WORK TO DO:
Put every line of the records below into a numbered list, leaving out the blank lines.

DATA TO USE:

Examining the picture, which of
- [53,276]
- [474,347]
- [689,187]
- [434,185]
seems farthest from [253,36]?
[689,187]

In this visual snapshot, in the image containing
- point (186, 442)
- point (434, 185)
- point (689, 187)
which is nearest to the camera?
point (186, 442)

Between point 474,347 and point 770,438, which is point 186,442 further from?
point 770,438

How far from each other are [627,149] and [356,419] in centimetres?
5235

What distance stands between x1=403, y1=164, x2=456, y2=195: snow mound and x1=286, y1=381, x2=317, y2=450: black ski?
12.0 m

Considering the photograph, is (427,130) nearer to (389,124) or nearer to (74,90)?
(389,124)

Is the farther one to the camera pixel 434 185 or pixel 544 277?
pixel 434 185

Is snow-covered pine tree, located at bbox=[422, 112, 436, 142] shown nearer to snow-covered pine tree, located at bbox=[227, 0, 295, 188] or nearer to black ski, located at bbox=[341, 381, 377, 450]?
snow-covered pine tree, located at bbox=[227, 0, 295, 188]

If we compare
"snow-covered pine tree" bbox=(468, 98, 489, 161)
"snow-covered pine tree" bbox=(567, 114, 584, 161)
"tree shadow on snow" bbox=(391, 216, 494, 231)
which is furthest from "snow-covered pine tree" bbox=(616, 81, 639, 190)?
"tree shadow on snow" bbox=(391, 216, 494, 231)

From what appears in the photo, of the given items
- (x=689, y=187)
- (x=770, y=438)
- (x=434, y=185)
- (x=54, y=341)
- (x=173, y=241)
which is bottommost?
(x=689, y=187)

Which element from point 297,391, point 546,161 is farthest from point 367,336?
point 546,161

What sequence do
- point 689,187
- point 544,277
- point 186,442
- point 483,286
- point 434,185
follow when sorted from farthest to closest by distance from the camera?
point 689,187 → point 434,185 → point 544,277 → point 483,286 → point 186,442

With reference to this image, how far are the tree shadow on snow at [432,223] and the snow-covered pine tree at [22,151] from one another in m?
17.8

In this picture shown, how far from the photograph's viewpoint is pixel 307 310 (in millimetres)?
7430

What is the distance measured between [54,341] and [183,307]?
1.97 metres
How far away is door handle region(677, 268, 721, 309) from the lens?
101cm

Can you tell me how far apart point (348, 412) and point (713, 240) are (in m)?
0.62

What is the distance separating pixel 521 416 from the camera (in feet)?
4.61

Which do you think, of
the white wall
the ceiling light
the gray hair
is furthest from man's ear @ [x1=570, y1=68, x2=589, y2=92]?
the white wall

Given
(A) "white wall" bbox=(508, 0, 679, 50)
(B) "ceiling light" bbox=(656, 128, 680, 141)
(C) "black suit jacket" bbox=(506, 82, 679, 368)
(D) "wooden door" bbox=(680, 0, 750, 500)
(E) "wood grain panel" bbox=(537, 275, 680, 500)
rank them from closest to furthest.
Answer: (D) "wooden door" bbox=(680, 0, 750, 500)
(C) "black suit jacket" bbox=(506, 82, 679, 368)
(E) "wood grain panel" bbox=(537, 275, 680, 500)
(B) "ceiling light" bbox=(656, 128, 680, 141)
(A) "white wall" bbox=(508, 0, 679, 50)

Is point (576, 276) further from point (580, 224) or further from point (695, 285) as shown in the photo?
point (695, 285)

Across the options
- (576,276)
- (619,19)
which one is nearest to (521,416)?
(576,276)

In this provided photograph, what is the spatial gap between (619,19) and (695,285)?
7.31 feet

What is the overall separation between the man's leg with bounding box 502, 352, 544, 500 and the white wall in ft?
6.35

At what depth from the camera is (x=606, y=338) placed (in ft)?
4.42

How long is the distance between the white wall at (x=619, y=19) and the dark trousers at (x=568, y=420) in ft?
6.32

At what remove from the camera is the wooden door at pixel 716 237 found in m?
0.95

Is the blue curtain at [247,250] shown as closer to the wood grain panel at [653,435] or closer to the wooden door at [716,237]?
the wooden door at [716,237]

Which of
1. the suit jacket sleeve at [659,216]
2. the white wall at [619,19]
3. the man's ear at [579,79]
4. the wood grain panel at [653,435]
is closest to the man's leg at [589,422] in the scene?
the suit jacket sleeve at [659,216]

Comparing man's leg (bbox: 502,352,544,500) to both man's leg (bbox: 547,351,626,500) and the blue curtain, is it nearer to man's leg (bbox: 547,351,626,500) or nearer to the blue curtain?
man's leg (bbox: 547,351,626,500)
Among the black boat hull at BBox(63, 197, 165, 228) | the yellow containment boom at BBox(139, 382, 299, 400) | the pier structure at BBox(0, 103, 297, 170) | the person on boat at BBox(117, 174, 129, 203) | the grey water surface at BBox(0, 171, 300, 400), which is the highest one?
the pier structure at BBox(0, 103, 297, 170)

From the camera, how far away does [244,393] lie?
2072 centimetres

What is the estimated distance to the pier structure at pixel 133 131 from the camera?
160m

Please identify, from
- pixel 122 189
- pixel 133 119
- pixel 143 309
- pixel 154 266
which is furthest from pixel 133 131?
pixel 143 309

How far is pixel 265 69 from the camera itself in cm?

EXERCISE ANSWER:
1. Examining the picture, which of
2. - [53,276]
3. - [474,347]
4. - [689,187]
5. - [434,185]
6. seems farthest from [253,36]?
7. [689,187]
8. In this visual snapshot, in the image containing
9. - point (186, 442)
10. - point (434, 185)
11. - point (689, 187)
12. which is nearest to the camera?
13. point (186, 442)
14. Between point 474,347 and point 770,438, which is point 186,442 further from?
15. point 770,438
16. How far from each other are [627,149] and [356,419] in centimetres?
17. 5235
18. What distance stands between x1=403, y1=164, x2=456, y2=195: snow mound and x1=286, y1=381, x2=317, y2=450: black ski?
19. 12.0 m
20. Considering the photograph, is (427,130) nearer to (389,124) or nearer to (74,90)?
21. (389,124)
22. Is the farther one to the camera pixel 434 185 or pixel 544 277?
23. pixel 434 185
24. Is snow-covered pine tree, located at bbox=[422, 112, 436, 142] shown nearer to snow-covered pine tree, located at bbox=[227, 0, 295, 188] or nearer to black ski, located at bbox=[341, 381, 377, 450]?
25. snow-covered pine tree, located at bbox=[227, 0, 295, 188]
26. If we compare
27. "snow-covered pine tree" bbox=(468, 98, 489, 161)
28. "snow-covered pine tree" bbox=(567, 114, 584, 161)
29. "tree shadow on snow" bbox=(391, 216, 494, 231)
30. which is furthest from "snow-covered pine tree" bbox=(616, 81, 639, 190)?
31. "tree shadow on snow" bbox=(391, 216, 494, 231)
32. From what appears in the photo, of the given items
33. - (x=689, y=187)
34. - (x=770, y=438)
35. - (x=434, y=185)
36. - (x=54, y=341)
37. - (x=173, y=241)
38. which is bottommost?
39. (x=689, y=187)
40. Which element from point 297,391, point 546,161 is farthest from point 367,336?
41. point 546,161
42. What sequence do
43. - point 689,187
44. - point 544,277
45. - point 186,442
46. - point 483,286
47. - point 434,185
48. follow when sorted from farthest to closest by distance from the camera?
49. point 689,187 → point 434,185 → point 544,277 → point 483,286 → point 186,442
50. With reference to this image, how far are the tree shadow on snow at [432,223] and the snow-covered pine tree at [22,151] from one another in m?
51. 17.8
52. In this picture shown, how far from the photograph's viewpoint is pixel 307 310 (in millimetres)?
53. 7430
54. What is the distance measured between [54,341] and [183,307]?
55. 1.97 metres
56. How far away is door handle region(677, 268, 721, 309) from the lens?
57. 101cm
58. Can you tell me how far apart point (348, 412) and point (713, 240) are (in m)?
59. 0.62
60. What is the distance separating pixel 521 416 from the camera (in feet)?
61. 4.61
62. Which do you think, of
63. the white wall
64. the ceiling light
65. the gray hair
66. is furthest from man's ear @ [x1=570, y1=68, x2=589, y2=92]?
67. the white wall
68. Given
69. (A) "white wall" bbox=(508, 0, 679, 50)
70. (B) "ceiling light" bbox=(656, 128, 680, 141)
71. (C) "black suit jacket" bbox=(506, 82, 679, 368)
72. (D) "wooden door" bbox=(680, 0, 750, 500)
73. (E) "wood grain panel" bbox=(537, 275, 680, 500)
74. rank them from closest to furthest.
75. Answer: (D) "wooden door" bbox=(680, 0, 750, 500)
76. (C) "black suit jacket" bbox=(506, 82, 679, 368)
77. (E) "wood grain panel" bbox=(537, 275, 680, 500)
78. (B) "ceiling light" bbox=(656, 128, 680, 141)
79. (A) "white wall" bbox=(508, 0, 679, 50)
80. Is point (576, 276) further from point (580, 224) or further from point (695, 285) as shown in the photo?
81. point (695, 285)
82. Across the options
83. - (576,276)
84. - (619,19)
85. which one is nearest to (521,416)?
86. (576,276)
87. In this provided photograph, what is the spatial gap between (619,19) and (695,285)?
88. 7.31 feet
89. What is the overall separation between the man's leg with bounding box 502, 352, 544, 500 and the white wall in ft?
90. 6.35
91. At what depth from the camera is (x=606, y=338) placed (in ft)?
92. 4.42
93. How long is the distance between the white wall at (x=619, y=19) and the dark trousers at (x=568, y=420) in ft?
94. 6.32
95. At what remove from the camera is the wooden door at pixel 716 237 found in m?
96. 0.95
97. Is the blue curtain at [247,250] shown as closer to the wood grain panel at [653,435] or closer to the wooden door at [716,237]?
98. the wooden door at [716,237]
99. Which of
100. 1. the suit jacket sleeve at [659,216]
101. 2. the white wall at [619,19]
102. 3. the man's ear at [579,79]
103. 4. the wood grain panel at [653,435]
104. is closest to the man's leg at [589,422] in the scene?
105. the suit jacket sleeve at [659,216]
106. Comparing man's leg (bbox: 502,352,544,500) to both man's leg (bbox: 547,351,626,500) and the blue curtain, is it nearer to man's leg (bbox: 547,351,626,500) or nearer to the blue curtain?
107. man's leg (bbox: 547,351,626,500)
108. Among the black boat hull at BBox(63, 197, 165, 228) | the yellow containment boom at BBox(139, 382, 299, 400) | the pier structure at BBox(0, 103, 297, 170) | the person on boat at BBox(117, 174, 129, 203) | the grey water surface at BBox(0, 171, 300, 400), which is the highest one?
109. the pier structure at BBox(0, 103, 297, 170)
110. From the camera, how far away does [244,393] lie?
111. 2072 centimetres
112. What is the estimated distance to the pier structure at pixel 133 131 from the camera?
113. 160m
114. Please identify, from
115. - pixel 122 189
116. - pixel 133 119
117. - pixel 143 309
118. - pixel 154 266
119. which is furthest from pixel 133 131?
120. pixel 143 309
121. How far is pixel 265 69 from the camera itself in cm?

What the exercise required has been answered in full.